START Extracted data

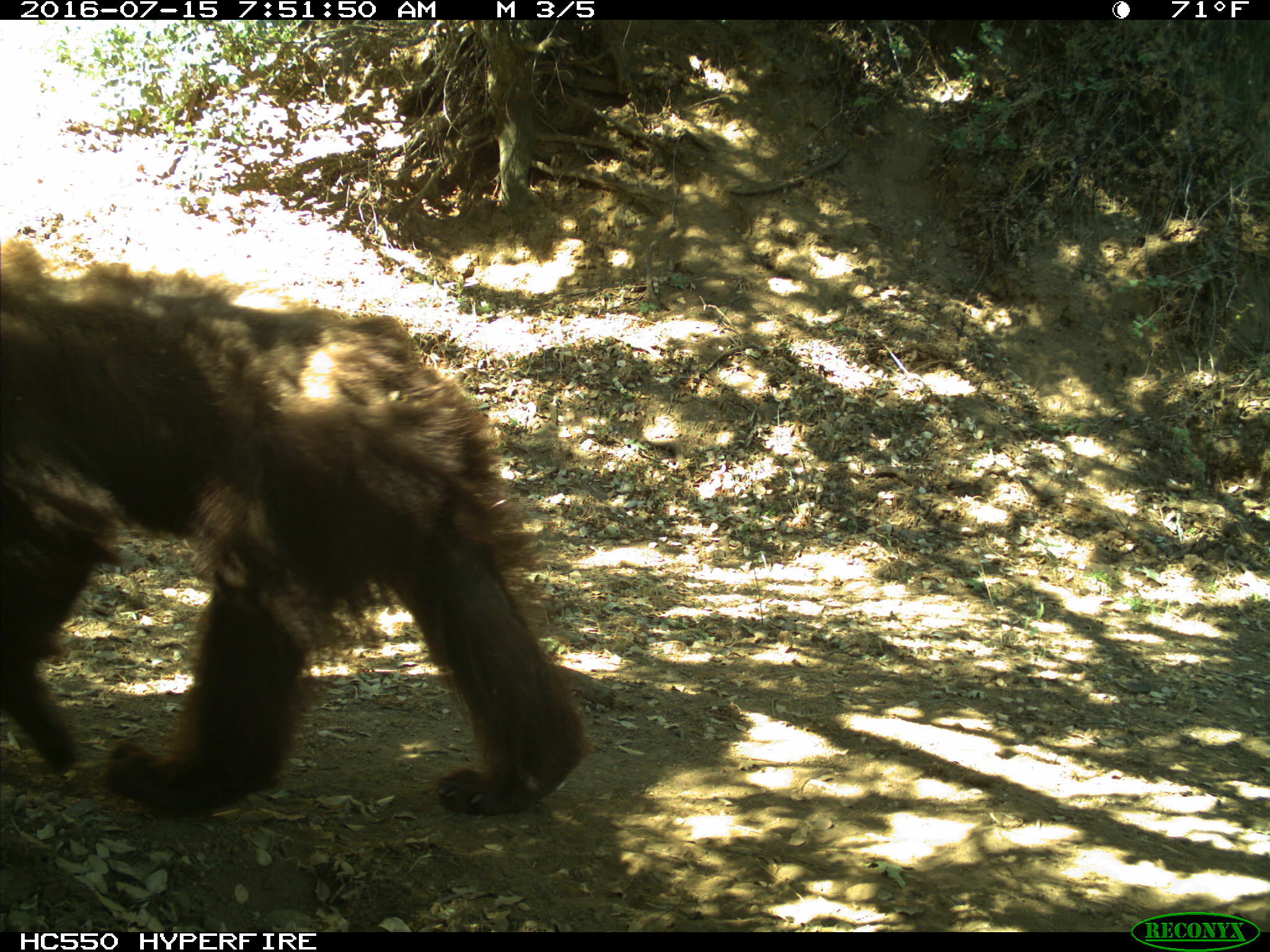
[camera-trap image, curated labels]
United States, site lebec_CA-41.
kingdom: Animalia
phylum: Chordata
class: Mammalia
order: Carnivora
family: Ursidae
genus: Ursus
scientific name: Ursus americanus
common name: american black bear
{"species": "Ursus americanus (american black bear)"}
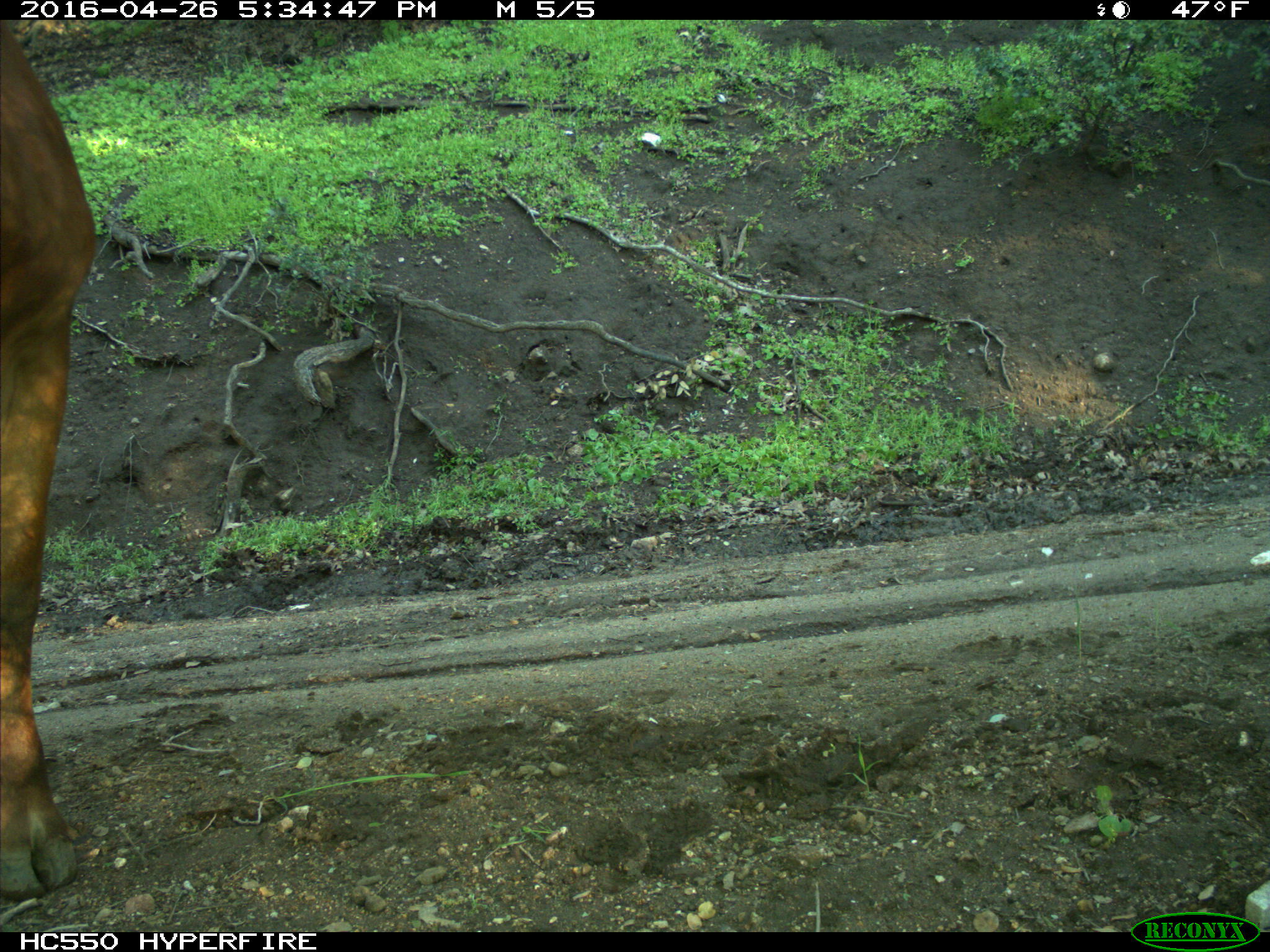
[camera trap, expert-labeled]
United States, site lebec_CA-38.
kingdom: Animalia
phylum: Chordata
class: Mammalia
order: Artiodactyla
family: Bovidae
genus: Bos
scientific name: Bos taurus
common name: domestic cow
Bos taurus (domestic cow).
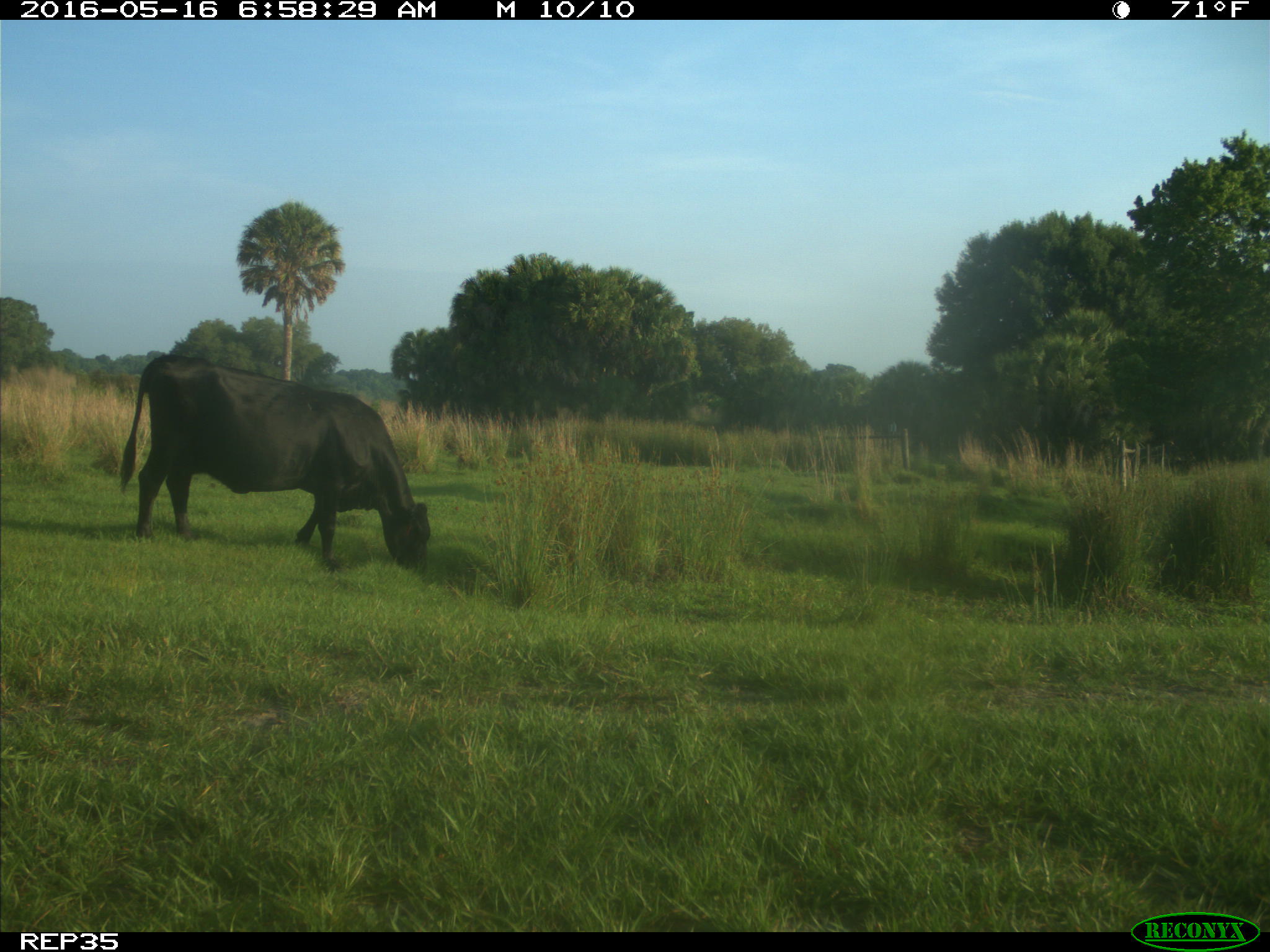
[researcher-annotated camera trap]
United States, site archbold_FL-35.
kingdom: Animalia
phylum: Chordata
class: Mammalia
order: Artiodactyla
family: Bovidae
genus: Bos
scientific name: Bos taurus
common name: domestic cow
Bos taurus (domestic cow).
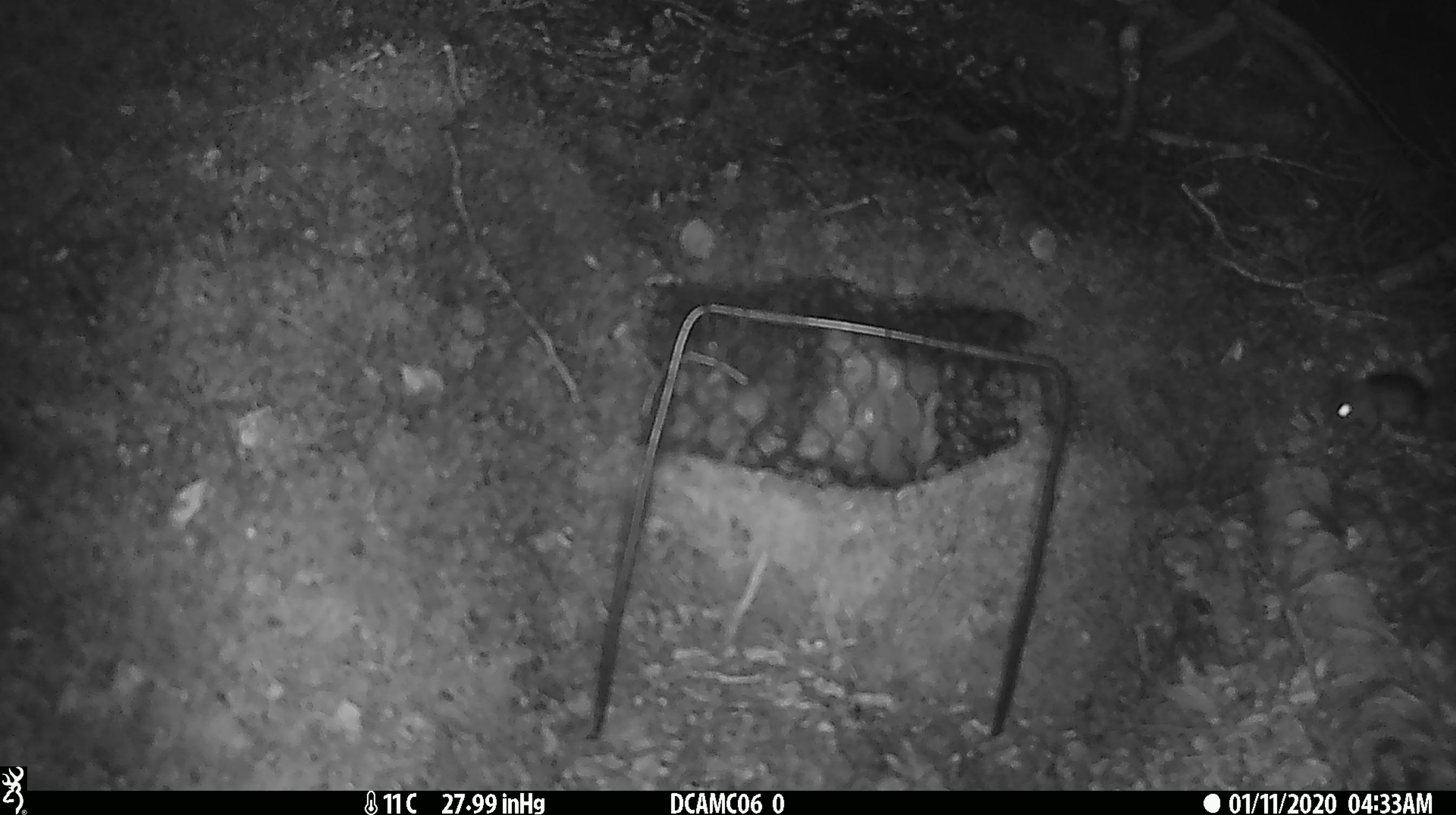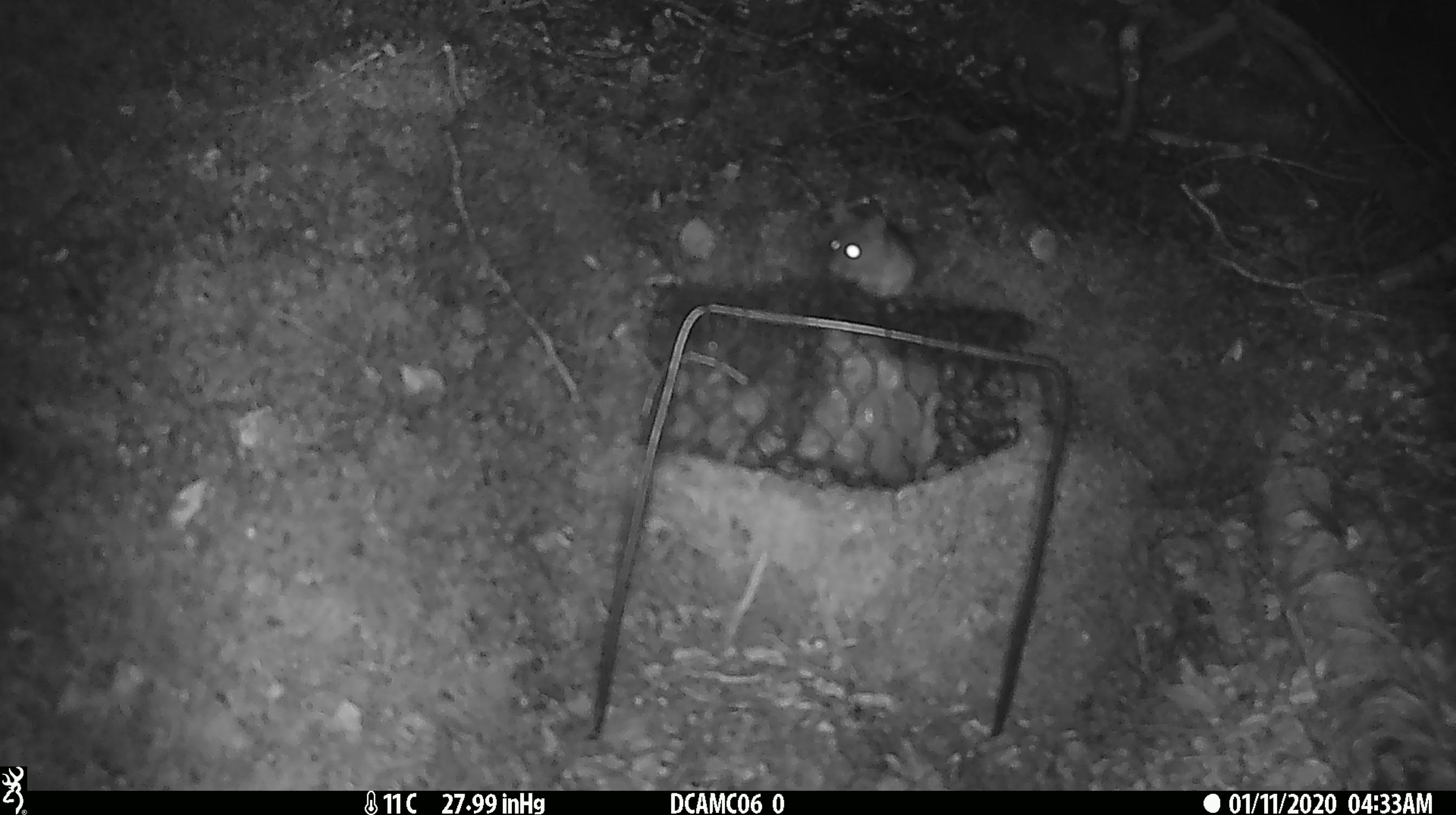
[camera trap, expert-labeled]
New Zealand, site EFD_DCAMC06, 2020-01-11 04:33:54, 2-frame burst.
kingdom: Animalia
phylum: Chordata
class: Mammalia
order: Rodentia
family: Muridae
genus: Mus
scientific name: Mus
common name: mouse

END Extracted data

Assignment
Without the pictures, retype all of the data above exactly.

Solved exercise
[camera-trap image, curated labels]
United States, site lebec_CA-41.
kingdom: Animalia
phylum: Chordata
class: Mammalia
order: Carnivora
family: Ursidae
genus: Ursus
scientific name: Ursus americanus
common name: american black bear
{"species": "Ursus americanus (american black bear)"}
[camera trap, expert-labeled]
United States, site lebec_CA-38.
kingdom: Animalia
phylum: Chordata
class: Mammalia
order: Artiodactyla
family: Bovidae
genus: Bos
scientific name: Bos taurus
common name: domestic cow
Bos taurus (domestic cow).
[researcher-annotated camera trap]
United States, site archbold_FL-35.
kingdom: Animalia
phylum: Chordata
class: Mammalia
order: Artiodactyla
family: Bovidae
genus: Bos
scientific name: Bos taurus
common name: domestic cow
Bos taurus (domestic cow).
[camera trap, expert-labeled]
New Zealand, site EFD_DCAMC06, 2020-01-11 04:33:54, 2-frame burst.
kingdom: Animalia
phylum: Chordata
class: Mammalia
order: Rodentia
family: Muridae
genus: Mus
scientific name: Mus
common name: mouse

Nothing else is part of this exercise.